Expansive Subdynamics

This paper provides a framework for studying the dynamics of commuting homeomorphisms. Let $\alpha$ be a continuous action of ${\mathbb Z}^d$ on an infinite compact metric space. For each subspace $V$ of ${\mathbb R}^d$ we introduce a notion of expansiveness for $\alpha$ along $V$, and show that there are nonexpansive subspaces in every dimension $\le d-1$. For each $k\le d$ the set ${\mathbb E} _k(\alpha )$ of expansive $k$-dimensional subspaces is open in the Grassmann manifold of all $k$-dimensional subspaces of ${\mathbb R}^d$. Various dynamical properties of $\alpha$ are constant, or vary nicely, within a connected component of ${\mathbb E} _k(\alpha )$, but change abruptly when passing from one expansive component to another.
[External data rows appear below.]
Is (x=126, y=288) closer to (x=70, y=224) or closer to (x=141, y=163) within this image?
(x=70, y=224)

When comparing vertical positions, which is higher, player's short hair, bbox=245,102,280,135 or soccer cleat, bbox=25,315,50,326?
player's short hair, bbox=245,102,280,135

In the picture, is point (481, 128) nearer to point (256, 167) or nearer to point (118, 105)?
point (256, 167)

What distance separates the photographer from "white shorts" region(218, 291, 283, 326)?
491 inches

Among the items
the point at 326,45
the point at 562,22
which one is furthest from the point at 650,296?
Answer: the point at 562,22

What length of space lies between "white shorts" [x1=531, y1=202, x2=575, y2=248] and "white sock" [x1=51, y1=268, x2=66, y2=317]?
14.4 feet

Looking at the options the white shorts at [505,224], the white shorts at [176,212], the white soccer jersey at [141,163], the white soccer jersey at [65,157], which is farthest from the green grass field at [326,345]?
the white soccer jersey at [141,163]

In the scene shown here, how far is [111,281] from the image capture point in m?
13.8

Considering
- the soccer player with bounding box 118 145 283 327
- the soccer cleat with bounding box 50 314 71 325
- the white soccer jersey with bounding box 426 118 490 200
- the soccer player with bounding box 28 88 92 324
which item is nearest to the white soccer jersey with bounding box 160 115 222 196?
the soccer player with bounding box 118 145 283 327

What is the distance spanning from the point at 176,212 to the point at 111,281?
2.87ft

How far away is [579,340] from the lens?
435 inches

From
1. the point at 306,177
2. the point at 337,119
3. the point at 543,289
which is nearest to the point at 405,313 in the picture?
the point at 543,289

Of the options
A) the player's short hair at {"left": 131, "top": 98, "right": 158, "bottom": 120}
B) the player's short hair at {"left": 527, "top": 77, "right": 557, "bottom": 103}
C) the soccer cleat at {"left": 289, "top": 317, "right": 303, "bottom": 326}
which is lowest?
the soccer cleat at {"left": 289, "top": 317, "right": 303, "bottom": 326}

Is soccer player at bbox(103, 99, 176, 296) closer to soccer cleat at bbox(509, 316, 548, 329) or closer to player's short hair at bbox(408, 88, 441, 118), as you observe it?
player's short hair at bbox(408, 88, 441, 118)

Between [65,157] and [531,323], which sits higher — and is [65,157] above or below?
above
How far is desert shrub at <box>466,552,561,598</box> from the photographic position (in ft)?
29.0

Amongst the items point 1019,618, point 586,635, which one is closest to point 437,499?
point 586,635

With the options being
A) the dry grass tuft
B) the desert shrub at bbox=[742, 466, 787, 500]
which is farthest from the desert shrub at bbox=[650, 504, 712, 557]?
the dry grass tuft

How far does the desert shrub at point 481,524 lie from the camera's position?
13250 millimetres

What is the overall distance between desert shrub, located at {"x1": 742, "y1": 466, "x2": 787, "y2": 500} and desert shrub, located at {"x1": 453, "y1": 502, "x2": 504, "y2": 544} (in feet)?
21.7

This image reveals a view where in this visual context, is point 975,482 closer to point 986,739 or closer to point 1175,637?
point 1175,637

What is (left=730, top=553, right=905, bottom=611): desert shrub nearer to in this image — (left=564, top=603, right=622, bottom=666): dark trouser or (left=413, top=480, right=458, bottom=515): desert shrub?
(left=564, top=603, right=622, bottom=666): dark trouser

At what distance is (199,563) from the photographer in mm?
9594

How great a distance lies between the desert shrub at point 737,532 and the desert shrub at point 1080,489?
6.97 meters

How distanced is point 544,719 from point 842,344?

We give several examples of this sort of ``phase transition,'' including the topological and measure-theoretic directional entropies studied by Milnor, zeta functions, and dimension groups. For $d=2$ we show that, except for one unresolved case, every open set of directions whose complement is nonempty can arise as an ${\mathbb E} _1(\alpha )$. The unresolved case is that of the complement of a single irrational direction. Algebraic examples using commuting automorphisms of compact abelian groups are an important source of phenomena, and we study several instances in detail. We conclude with a set of problems and research directions suggested by our analysis.